Linux Kernel Crashes under 260.19.21 Investigating Linux Kernel Crashes

Sarnath · December 19, 2010, 2:55pm

Oh my God! This is crazy! Thanks for posting it!

I will try it this week on my linux box running Ubuntu 9.04 and 3.2 driver/toolkit.

cudesnick · December 20, 2010, 7:22am

I would certainly love to hear how your experiment went.

If my “crash test” fails to crash your box, do you mind also stressing the disk a bit while running the test? Smth. like yes > some-file.txt in a different xterm window would probably do. I have a feeling that the crash is related to heavier disk activity.

It goes without saying, if “successful”, such testing might cause file system corruption. I haven’t observed anything of this kind, though.

Sarnath · December 20, 2010, 7:28am

Sure, I will do it this week. We have some activities lined up for first part of the week.

Will update you before Christmas :-)

cudesnick · December 21, 2010, 6:00am

Thinking of above, I tried different power cabling configurations and also found an extra plug in the motherboard to supply some kind of optional PCIE power through the standard old drive connector, so I plugged it in. Still same reboots.

I was looking at “Thermal Settings” tab within nvidia-settings utility and noticed that the reboot often happens when the GPU Internal temperature goes above 80degC and board (presumably GPU board) temperature goes above 55degC. At the same time, I’ve never seen the GPU fan speed go above 55%, as displayed in the same window.

Hence a couple of questions:

Could you please report what kind of GPU Internal and GPU board temperatures you normally see when running intense GPGPU applications, e.g. an example from CUDA SDK in a loop? Nvidia-settings utility offers an easy way of checking this out. Referencing the GPU card make and model would help.
If the board gets hot, what fan speed are you observing (it also is reported by nvidia-settings)?
What’s the GPU thermal shutdown threshold if there is any?

Thanks!

cudesnick · January 18, 2011, 4:23am

OK, I have more unpleasant surprises to report.

I’ve bought another EVGA card, GTX570 superclocked (I’ve seen reports that superclocked cards are built around better chips), in hope that the particular sample of EVGA GTX470 card I used in my previous tests was bad. Here’s what I see:

I installed my new GTX570 alone into the motherboard (i.e. I removed my old GTX470). I found GTX570 to be LESS stable than my old GTX470: it takes even fewer iterations of BlackSholes code from the SDK (in a way documented a few posts above) to reboot the computer.
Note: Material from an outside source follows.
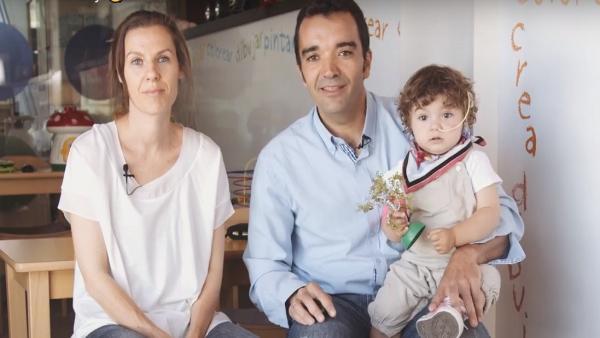Una familia alojada en las casas de la Fundación Infantil Ronald McDonald.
The executable did not change since the previous test.
If two cards GTX570 and GTX470 are inserted into the motherboard, and one instance of BlackSholes code runs on GTX570, while GTX470 stays idle, then the computer always reboots during the first invocation of the code. This means I have a fully reproducible crash case caused by the invocation of SDK code on my system.
I cannot run two instances of my custom CUDA code on two different cards. This causes an almost instant reboot.

I’ve been talking to EVGA tech support (pleasant surprise: they worked today, which is a US holiday). They are OK with replacing the motherboard under standard warranty terms, but they are fairly certain the motherboard is not to be blamed. They are also saying they only support Windows, so they cannot really tell whether I’m experiencing a software or a hardware issue. I really don’t want to reproduce the problem in Windows: this will take quite a bit of time.

Hence my question: Is there a way to tell whether the crash of a system obviously caused by invoking an official nVidia software is due to a software or a hardware issue?

Thanks!

Alanw · January 18, 2011, 5:33pm

OK, I have more unpleasant surprises to report.

I’ve bought another EVGA card, GTX570 superclocked (I’ve seen reports that superclocked cards are built around better chips), in hope that the particular sample of EVGA GTX470 card I used in my previous tests was bad. Here’s what I see:

I installed my new GTX570 alone into the motherboard (i.e. I removed my old GTX470). I found GTX570 to be LESS stable than my old GTX470: it takes even fewer iterations of BlackSholes code from the SDK (in a way documented a few posts above) to reboot the computer. The executable did not change since the previous test.

If two cards GTX570 and GTX470 are inserted into the motherboard, and one instance of BlackSholes code runs on GTX570, while GTX470 stays idle, then the computer always reboots during the first invocation of the code. This means I have a fully reproducible crash case caused by the invocation of SDK code on my system.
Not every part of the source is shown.